# Stated task
Can you carry on the passage about Rockwell's losses and going-concern outlook, starting right after its last sentence?

# Excerpted passage
----
For the nine months ended November 30, 2010 the Company incurred a loss of
$2,440,855 that has increased Rockwell`s accumulated losses (deficit) to
$51.5 million.
In fiscal 2009, diamond sales prices increased from US$585 per carat during
March 2009 to $1,154 per carat during February 2010. The average sales price
for fiscal 2010 was US$1,322 per carat. The average diamond sales price
achieved for the first nine months of fiscal 2011 is US$1,345 per carat.
At November 30, 2010, the Company`s current assets exceeded its current
liabilities by $9.2 million and the Company`s total assets exceeded its total
liabilities by $87.1 million. Based on Rockwell`s current forecasted cash
flows for fiscal years 2011 and 2012 the Company is confident that it will
continue as a going concern. The forecasts assume the Company achieves its
projected operating parameters, prices remain at around current levels, which
are approximately 15 - 20% below pre-economic crisis levels, and the South
African Rand remains at current levels relative to the United States and
Canadian dollar.
Based on the Company`s cash resources and the above forecasts, the Company
has sufficient working capital and reserves to maintain operations through
breakeven point and sufficient cash and working capital to fund the
continuing losses until then. Accordingly, the financial statements have been
prepared on the basis of accounting policies applicable to a going concern.
----
Records:
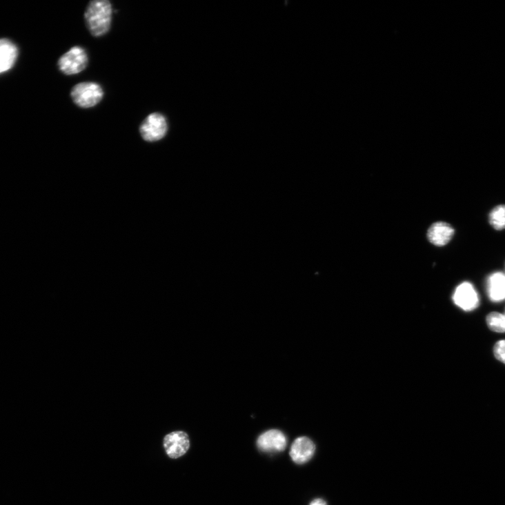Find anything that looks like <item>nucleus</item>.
<instances>
[{
  "instance_id": "14",
  "label": "nucleus",
  "mask_w": 505,
  "mask_h": 505,
  "mask_svg": "<svg viewBox=\"0 0 505 505\" xmlns=\"http://www.w3.org/2000/svg\"><path fill=\"white\" fill-rule=\"evenodd\" d=\"M495 358L505 364V340L497 341L493 348Z\"/></svg>"
},
{
  "instance_id": "8",
  "label": "nucleus",
  "mask_w": 505,
  "mask_h": 505,
  "mask_svg": "<svg viewBox=\"0 0 505 505\" xmlns=\"http://www.w3.org/2000/svg\"><path fill=\"white\" fill-rule=\"evenodd\" d=\"M259 448L268 453L281 452L287 446L285 435L278 430H271L262 434L258 439Z\"/></svg>"
},
{
  "instance_id": "12",
  "label": "nucleus",
  "mask_w": 505,
  "mask_h": 505,
  "mask_svg": "<svg viewBox=\"0 0 505 505\" xmlns=\"http://www.w3.org/2000/svg\"><path fill=\"white\" fill-rule=\"evenodd\" d=\"M488 222L497 231L505 229V204H499L493 208L488 215Z\"/></svg>"
},
{
  "instance_id": "5",
  "label": "nucleus",
  "mask_w": 505,
  "mask_h": 505,
  "mask_svg": "<svg viewBox=\"0 0 505 505\" xmlns=\"http://www.w3.org/2000/svg\"><path fill=\"white\" fill-rule=\"evenodd\" d=\"M453 299L457 306L467 312L475 310L479 305L478 294L469 282H463L457 287Z\"/></svg>"
},
{
  "instance_id": "9",
  "label": "nucleus",
  "mask_w": 505,
  "mask_h": 505,
  "mask_svg": "<svg viewBox=\"0 0 505 505\" xmlns=\"http://www.w3.org/2000/svg\"><path fill=\"white\" fill-rule=\"evenodd\" d=\"M455 234L454 228L445 222L434 224L428 230L430 241L435 246H443L448 244Z\"/></svg>"
},
{
  "instance_id": "13",
  "label": "nucleus",
  "mask_w": 505,
  "mask_h": 505,
  "mask_svg": "<svg viewBox=\"0 0 505 505\" xmlns=\"http://www.w3.org/2000/svg\"><path fill=\"white\" fill-rule=\"evenodd\" d=\"M486 323L488 328L494 332H505V314L491 313L486 317Z\"/></svg>"
},
{
  "instance_id": "1",
  "label": "nucleus",
  "mask_w": 505,
  "mask_h": 505,
  "mask_svg": "<svg viewBox=\"0 0 505 505\" xmlns=\"http://www.w3.org/2000/svg\"><path fill=\"white\" fill-rule=\"evenodd\" d=\"M88 30L92 36L106 34L111 28L112 7L108 0H94L89 3L84 14Z\"/></svg>"
},
{
  "instance_id": "7",
  "label": "nucleus",
  "mask_w": 505,
  "mask_h": 505,
  "mask_svg": "<svg viewBox=\"0 0 505 505\" xmlns=\"http://www.w3.org/2000/svg\"><path fill=\"white\" fill-rule=\"evenodd\" d=\"M315 452V445L308 437L297 438L292 444L290 450V456L297 464L303 465L309 462Z\"/></svg>"
},
{
  "instance_id": "6",
  "label": "nucleus",
  "mask_w": 505,
  "mask_h": 505,
  "mask_svg": "<svg viewBox=\"0 0 505 505\" xmlns=\"http://www.w3.org/2000/svg\"><path fill=\"white\" fill-rule=\"evenodd\" d=\"M164 447L168 457L177 459L185 455L190 448L188 435L182 431L167 435L164 439Z\"/></svg>"
},
{
  "instance_id": "3",
  "label": "nucleus",
  "mask_w": 505,
  "mask_h": 505,
  "mask_svg": "<svg viewBox=\"0 0 505 505\" xmlns=\"http://www.w3.org/2000/svg\"><path fill=\"white\" fill-rule=\"evenodd\" d=\"M88 63L89 58L86 50L75 46L59 59L58 66L62 73L70 76L77 75L86 70Z\"/></svg>"
},
{
  "instance_id": "4",
  "label": "nucleus",
  "mask_w": 505,
  "mask_h": 505,
  "mask_svg": "<svg viewBox=\"0 0 505 505\" xmlns=\"http://www.w3.org/2000/svg\"><path fill=\"white\" fill-rule=\"evenodd\" d=\"M168 123L161 113L150 114L141 123L139 132L143 139L147 142H157L163 139L168 132Z\"/></svg>"
},
{
  "instance_id": "10",
  "label": "nucleus",
  "mask_w": 505,
  "mask_h": 505,
  "mask_svg": "<svg viewBox=\"0 0 505 505\" xmlns=\"http://www.w3.org/2000/svg\"><path fill=\"white\" fill-rule=\"evenodd\" d=\"M18 56L17 48L8 39H0V74L10 70Z\"/></svg>"
},
{
  "instance_id": "11",
  "label": "nucleus",
  "mask_w": 505,
  "mask_h": 505,
  "mask_svg": "<svg viewBox=\"0 0 505 505\" xmlns=\"http://www.w3.org/2000/svg\"><path fill=\"white\" fill-rule=\"evenodd\" d=\"M488 293L491 301L501 302L505 300V275L495 273L488 279Z\"/></svg>"
},
{
  "instance_id": "15",
  "label": "nucleus",
  "mask_w": 505,
  "mask_h": 505,
  "mask_svg": "<svg viewBox=\"0 0 505 505\" xmlns=\"http://www.w3.org/2000/svg\"><path fill=\"white\" fill-rule=\"evenodd\" d=\"M310 505H327L326 502L322 499H316L313 500Z\"/></svg>"
},
{
  "instance_id": "2",
  "label": "nucleus",
  "mask_w": 505,
  "mask_h": 505,
  "mask_svg": "<svg viewBox=\"0 0 505 505\" xmlns=\"http://www.w3.org/2000/svg\"><path fill=\"white\" fill-rule=\"evenodd\" d=\"M73 103L81 108H91L97 106L103 99L104 92L99 83L92 81L81 82L71 90Z\"/></svg>"
}]
</instances>
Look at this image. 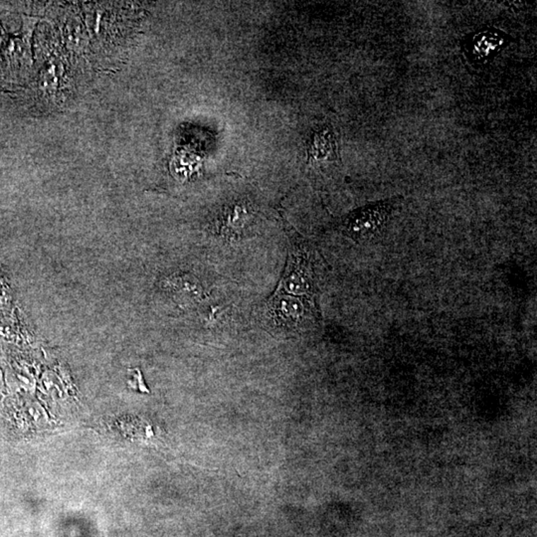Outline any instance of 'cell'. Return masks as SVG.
Listing matches in <instances>:
<instances>
[{
    "label": "cell",
    "instance_id": "6da1fadb",
    "mask_svg": "<svg viewBox=\"0 0 537 537\" xmlns=\"http://www.w3.org/2000/svg\"><path fill=\"white\" fill-rule=\"evenodd\" d=\"M404 201L403 196L370 203L352 211L344 218V233L356 242H369L381 237L390 228Z\"/></svg>",
    "mask_w": 537,
    "mask_h": 537
},
{
    "label": "cell",
    "instance_id": "7a4b0ae2",
    "mask_svg": "<svg viewBox=\"0 0 537 537\" xmlns=\"http://www.w3.org/2000/svg\"><path fill=\"white\" fill-rule=\"evenodd\" d=\"M267 317L274 325L284 329H298L318 322L315 303L308 296H298L278 291L266 308Z\"/></svg>",
    "mask_w": 537,
    "mask_h": 537
},
{
    "label": "cell",
    "instance_id": "3957f363",
    "mask_svg": "<svg viewBox=\"0 0 537 537\" xmlns=\"http://www.w3.org/2000/svg\"><path fill=\"white\" fill-rule=\"evenodd\" d=\"M280 289L289 295L308 298L315 296L317 291L315 273L310 260L302 253H295L291 257Z\"/></svg>",
    "mask_w": 537,
    "mask_h": 537
},
{
    "label": "cell",
    "instance_id": "277c9868",
    "mask_svg": "<svg viewBox=\"0 0 537 537\" xmlns=\"http://www.w3.org/2000/svg\"><path fill=\"white\" fill-rule=\"evenodd\" d=\"M310 164H332L339 162V145L334 131L329 126H322L313 132L308 147Z\"/></svg>",
    "mask_w": 537,
    "mask_h": 537
},
{
    "label": "cell",
    "instance_id": "5b68a950",
    "mask_svg": "<svg viewBox=\"0 0 537 537\" xmlns=\"http://www.w3.org/2000/svg\"><path fill=\"white\" fill-rule=\"evenodd\" d=\"M249 219L250 213L246 205L242 203L236 204L226 214L225 229L229 231V234L240 232L246 226Z\"/></svg>",
    "mask_w": 537,
    "mask_h": 537
}]
</instances>
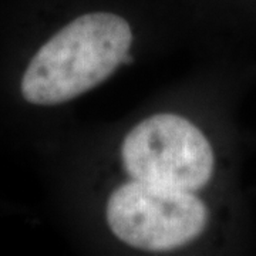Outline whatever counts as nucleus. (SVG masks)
Instances as JSON below:
<instances>
[{
  "instance_id": "obj_3",
  "label": "nucleus",
  "mask_w": 256,
  "mask_h": 256,
  "mask_svg": "<svg viewBox=\"0 0 256 256\" xmlns=\"http://www.w3.org/2000/svg\"><path fill=\"white\" fill-rule=\"evenodd\" d=\"M106 218L124 244L162 252L198 238L208 224V210L190 191L132 181L111 194Z\"/></svg>"
},
{
  "instance_id": "obj_2",
  "label": "nucleus",
  "mask_w": 256,
  "mask_h": 256,
  "mask_svg": "<svg viewBox=\"0 0 256 256\" xmlns=\"http://www.w3.org/2000/svg\"><path fill=\"white\" fill-rule=\"evenodd\" d=\"M121 158L134 181L190 192L210 182L215 161L201 130L176 114L138 122L122 141Z\"/></svg>"
},
{
  "instance_id": "obj_1",
  "label": "nucleus",
  "mask_w": 256,
  "mask_h": 256,
  "mask_svg": "<svg viewBox=\"0 0 256 256\" xmlns=\"http://www.w3.org/2000/svg\"><path fill=\"white\" fill-rule=\"evenodd\" d=\"M131 43V26L118 14L94 12L74 18L33 56L22 77V96L34 106L73 100L107 80Z\"/></svg>"
}]
</instances>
----
# Exercise answer
Future events beyond the Company`s control may change the Company`s ability
to continue as a going concern. If the going concern concept was no longer
appropriate, significant adjustments would be required to the carrying value
of assets and liabilities and would be recorded at that time.
2. BASIS OF PRESENTATION AND PRINCIPLES OF CONSOLIDATION
These interim consolidated financial statements have been prepared in
accordance with Canadian generally accepted accounting principles. These
interim consolidated financial statements include the accounts of the
Company, its subsidiaries and its variable interest entities where the
Company has been determined to be the primary beneficiary. All significant
intercompany balances and transactions have been eliminated upon
consolidation.
3. CHANGES IN ACCOUNTING POLICIES
Effective March 1, 2010, the Company adopted the following accounting
standards issued by the Canadian Institute of Chartered Accountants ("CICA").
These new standards have been adopted with no restatement to prior period
financial statements.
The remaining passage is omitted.